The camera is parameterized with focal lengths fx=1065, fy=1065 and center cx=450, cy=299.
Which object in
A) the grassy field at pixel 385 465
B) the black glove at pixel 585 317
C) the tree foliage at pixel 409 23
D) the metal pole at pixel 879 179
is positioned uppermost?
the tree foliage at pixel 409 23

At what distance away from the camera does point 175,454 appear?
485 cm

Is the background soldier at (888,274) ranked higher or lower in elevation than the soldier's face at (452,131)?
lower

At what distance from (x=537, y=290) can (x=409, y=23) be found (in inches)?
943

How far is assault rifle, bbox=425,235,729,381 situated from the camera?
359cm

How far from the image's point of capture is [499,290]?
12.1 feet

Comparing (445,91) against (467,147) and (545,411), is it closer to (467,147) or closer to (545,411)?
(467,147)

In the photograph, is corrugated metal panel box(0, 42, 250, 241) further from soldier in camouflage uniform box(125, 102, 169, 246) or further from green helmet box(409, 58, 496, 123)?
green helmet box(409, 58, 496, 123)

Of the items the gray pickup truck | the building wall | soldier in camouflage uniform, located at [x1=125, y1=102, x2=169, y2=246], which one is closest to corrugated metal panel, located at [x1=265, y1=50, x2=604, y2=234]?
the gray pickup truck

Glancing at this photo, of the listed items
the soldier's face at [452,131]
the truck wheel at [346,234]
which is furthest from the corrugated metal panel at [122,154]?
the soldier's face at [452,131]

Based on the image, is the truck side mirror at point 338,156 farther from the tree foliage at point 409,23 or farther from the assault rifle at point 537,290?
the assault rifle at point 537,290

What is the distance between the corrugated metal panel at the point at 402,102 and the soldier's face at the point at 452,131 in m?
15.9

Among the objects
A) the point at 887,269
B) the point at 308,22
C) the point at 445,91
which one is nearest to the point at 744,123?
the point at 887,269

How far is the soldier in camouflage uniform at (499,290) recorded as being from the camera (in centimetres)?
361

■ Work required
Please quote all of the records above word for word, without changing anything.

■ Output for this task
The camera is parameterized with focal lengths fx=1065, fy=1065 and center cx=450, cy=299.
Which object in
A) the grassy field at pixel 385 465
B) the black glove at pixel 585 317
C) the tree foliage at pixel 409 23
D) the metal pole at pixel 879 179
is positioned uppermost?
the tree foliage at pixel 409 23

At what distance away from the camera does point 175,454 appear?
485 cm

Is the background soldier at (888,274) ranked higher or lower in elevation than the soldier's face at (452,131)?
lower

At what distance from (x=537, y=290) can (x=409, y=23) be found (in inches)?
943

How far is assault rifle, bbox=425,235,729,381 situated from the camera?
359cm

How far from the image's point of capture is [499,290]?
12.1 feet

Comparing (445,91) against (467,147) and (545,411), is it closer to (467,147) or closer to (545,411)?
(467,147)

In the photograph, is corrugated metal panel box(0, 42, 250, 241) further from soldier in camouflage uniform box(125, 102, 169, 246) or further from green helmet box(409, 58, 496, 123)?
green helmet box(409, 58, 496, 123)

Of the items the gray pickup truck | the building wall | soldier in camouflage uniform, located at [x1=125, y1=102, x2=169, y2=246], which one is closest to corrugated metal panel, located at [x1=265, y1=50, x2=604, y2=234]?
the gray pickup truck

Glancing at this photo, of the listed items
the soldier's face at [452,131]
the truck wheel at [346,234]
which is furthest from the corrugated metal panel at [122,154]?
the soldier's face at [452,131]

Based on the image, is the truck side mirror at point 338,156 farther from the tree foliage at point 409,23 or farther from the assault rifle at point 537,290?
the assault rifle at point 537,290

What is the distance between the corrugated metal panel at the point at 402,102 and the soldier's face at the point at 452,131 in m?
15.9

Among the objects
A) the point at 887,269
B) the point at 308,22
C) the point at 445,91
which one is nearest to the point at 744,123?
the point at 887,269

How far is the soldier in camouflage uniform at (499,290) recorded as being from the camera (in centimetres)?
361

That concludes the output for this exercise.